I mostly “figured” this out when I recently started doing bulgarian split squats. I have no trouble doing with my left leg in front but when i put my right leg in front i struggle a lot. Like, I can’t do half reps I did on left.
I intend to do this program: Exercises for Lateral Pelvic Tilt (Uneven Hips) - Posture Direct which supposedly should fix the problem.
I never felt like I am uneven in squats or deadlifts but then again I don’t even notice hip shift in mirror, only on picture. Should I continue doing compound movements? Or would it worsen the problem?
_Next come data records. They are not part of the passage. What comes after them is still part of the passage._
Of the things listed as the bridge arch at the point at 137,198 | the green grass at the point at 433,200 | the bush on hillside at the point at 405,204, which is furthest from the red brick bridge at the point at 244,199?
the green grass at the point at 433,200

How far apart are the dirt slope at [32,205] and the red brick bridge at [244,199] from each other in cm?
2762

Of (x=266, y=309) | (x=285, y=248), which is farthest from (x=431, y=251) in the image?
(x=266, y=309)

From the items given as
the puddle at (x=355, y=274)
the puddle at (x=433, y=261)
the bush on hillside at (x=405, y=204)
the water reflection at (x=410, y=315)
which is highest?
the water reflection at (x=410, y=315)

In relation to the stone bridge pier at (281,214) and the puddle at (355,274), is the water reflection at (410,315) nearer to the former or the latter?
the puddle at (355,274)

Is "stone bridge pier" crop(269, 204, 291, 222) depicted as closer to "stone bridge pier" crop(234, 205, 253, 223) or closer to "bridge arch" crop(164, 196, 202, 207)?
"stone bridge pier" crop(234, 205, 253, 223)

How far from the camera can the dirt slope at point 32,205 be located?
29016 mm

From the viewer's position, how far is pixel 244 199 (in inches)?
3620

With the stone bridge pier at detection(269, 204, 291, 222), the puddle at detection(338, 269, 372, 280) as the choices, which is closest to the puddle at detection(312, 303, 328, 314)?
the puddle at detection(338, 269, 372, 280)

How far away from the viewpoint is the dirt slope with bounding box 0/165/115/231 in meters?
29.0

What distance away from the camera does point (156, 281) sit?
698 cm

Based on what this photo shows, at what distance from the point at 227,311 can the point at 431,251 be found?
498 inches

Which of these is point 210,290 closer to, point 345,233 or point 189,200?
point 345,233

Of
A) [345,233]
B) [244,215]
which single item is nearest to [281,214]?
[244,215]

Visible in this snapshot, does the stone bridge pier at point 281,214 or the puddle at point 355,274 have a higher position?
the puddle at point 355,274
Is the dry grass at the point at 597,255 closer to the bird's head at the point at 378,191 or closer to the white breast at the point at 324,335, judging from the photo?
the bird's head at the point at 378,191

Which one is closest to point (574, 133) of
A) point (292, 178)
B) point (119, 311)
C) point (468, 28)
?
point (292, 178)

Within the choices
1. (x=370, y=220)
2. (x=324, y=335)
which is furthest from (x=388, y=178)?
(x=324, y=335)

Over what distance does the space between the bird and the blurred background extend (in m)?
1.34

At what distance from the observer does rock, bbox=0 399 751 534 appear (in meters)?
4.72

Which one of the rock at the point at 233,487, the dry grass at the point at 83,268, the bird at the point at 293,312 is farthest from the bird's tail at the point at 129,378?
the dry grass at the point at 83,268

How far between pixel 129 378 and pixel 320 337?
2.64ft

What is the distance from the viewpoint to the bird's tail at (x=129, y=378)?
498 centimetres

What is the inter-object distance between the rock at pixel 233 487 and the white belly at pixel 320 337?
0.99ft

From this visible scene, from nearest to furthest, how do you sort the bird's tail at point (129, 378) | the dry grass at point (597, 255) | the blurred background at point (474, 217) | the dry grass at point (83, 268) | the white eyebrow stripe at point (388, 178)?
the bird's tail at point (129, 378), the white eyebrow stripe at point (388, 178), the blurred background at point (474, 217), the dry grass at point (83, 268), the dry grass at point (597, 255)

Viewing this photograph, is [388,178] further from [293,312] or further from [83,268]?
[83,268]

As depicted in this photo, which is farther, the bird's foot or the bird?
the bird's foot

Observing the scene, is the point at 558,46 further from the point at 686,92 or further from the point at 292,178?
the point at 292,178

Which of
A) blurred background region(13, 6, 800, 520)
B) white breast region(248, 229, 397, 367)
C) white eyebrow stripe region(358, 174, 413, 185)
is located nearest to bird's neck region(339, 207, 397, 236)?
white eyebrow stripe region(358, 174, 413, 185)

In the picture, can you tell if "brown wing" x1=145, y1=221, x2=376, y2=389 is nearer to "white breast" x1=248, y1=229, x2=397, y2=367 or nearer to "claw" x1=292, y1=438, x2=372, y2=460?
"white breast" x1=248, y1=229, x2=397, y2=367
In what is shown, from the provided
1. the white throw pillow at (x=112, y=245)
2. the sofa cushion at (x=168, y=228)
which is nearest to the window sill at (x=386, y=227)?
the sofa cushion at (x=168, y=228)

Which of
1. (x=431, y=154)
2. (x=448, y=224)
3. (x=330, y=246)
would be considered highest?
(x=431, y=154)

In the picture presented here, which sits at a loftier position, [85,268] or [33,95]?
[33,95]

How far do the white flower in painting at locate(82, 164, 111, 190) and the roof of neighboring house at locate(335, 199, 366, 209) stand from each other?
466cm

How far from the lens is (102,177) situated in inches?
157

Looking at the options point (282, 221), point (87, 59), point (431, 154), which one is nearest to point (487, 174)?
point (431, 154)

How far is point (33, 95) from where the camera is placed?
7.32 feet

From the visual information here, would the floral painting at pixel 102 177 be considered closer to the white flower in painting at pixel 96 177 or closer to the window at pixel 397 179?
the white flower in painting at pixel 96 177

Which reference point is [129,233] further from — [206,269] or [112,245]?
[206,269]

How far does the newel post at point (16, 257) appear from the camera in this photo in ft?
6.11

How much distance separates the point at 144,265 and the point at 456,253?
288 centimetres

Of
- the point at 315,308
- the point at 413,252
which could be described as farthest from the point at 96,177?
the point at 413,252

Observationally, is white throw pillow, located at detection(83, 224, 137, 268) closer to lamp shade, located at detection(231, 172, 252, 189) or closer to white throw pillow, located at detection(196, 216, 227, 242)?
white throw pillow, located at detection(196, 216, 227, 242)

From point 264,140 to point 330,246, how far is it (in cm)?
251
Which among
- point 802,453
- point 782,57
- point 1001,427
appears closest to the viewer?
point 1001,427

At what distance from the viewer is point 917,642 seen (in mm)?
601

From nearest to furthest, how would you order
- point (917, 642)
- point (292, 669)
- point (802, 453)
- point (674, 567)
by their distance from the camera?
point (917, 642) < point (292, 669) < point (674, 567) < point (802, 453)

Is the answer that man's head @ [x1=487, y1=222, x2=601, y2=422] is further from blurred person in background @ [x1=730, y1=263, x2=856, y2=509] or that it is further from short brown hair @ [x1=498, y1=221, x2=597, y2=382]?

I wonder those someone reads this anymore. I wrote a lot in this thread already :badpokerface:

It sounds like you overdid it, no need to pre-exhaust yourself with warmup/activation stuff.

That is a good question. If you have a bunch of postural issues then sorting that out would definitely take priority over training for powerlifting. I assume that you could do both at the same time but again, I’m not a specialist in this sort of stuff. Ask the Kabuki coaches.

I was on a little break from gym. Here is my last squat. It’s high bar. I am having trouble progressing with it. I feel like my form is off or something.

Front squat also.

All help appreciated…

Your descent looks a bit hesitant but overall it’s OK. I don’t front squat and I have no useful advice for those, I didn’t even watch the video.

Don’t look dowm before you front squat. That will end very badly with decent weight on the bar. Otherwise looks okay, you may want to try keep more upright.

I have trouble getting behind the bar :S

Started 531 again. Here are two lifts from this week (3rd week of 531)

Squat:

Feels awkward still. Idk what I am doing wrong. My lower back rounds a bit at bottom from what I can see. My upper back wants to round too and I have to put too much effort in keeping it straight. Damn it feels like my legs don’t work at all

Deadlift:

To me it looks like my hips are way too high. If I lower them they will just shoot back up before bar leaves the floor though…

This was supposed to be my 10 rep 4th boring but big set ( I did sumo):
It wasn’t heavy it just burned my lower back. I had to stop at 3 and it feel tight for 20 mins.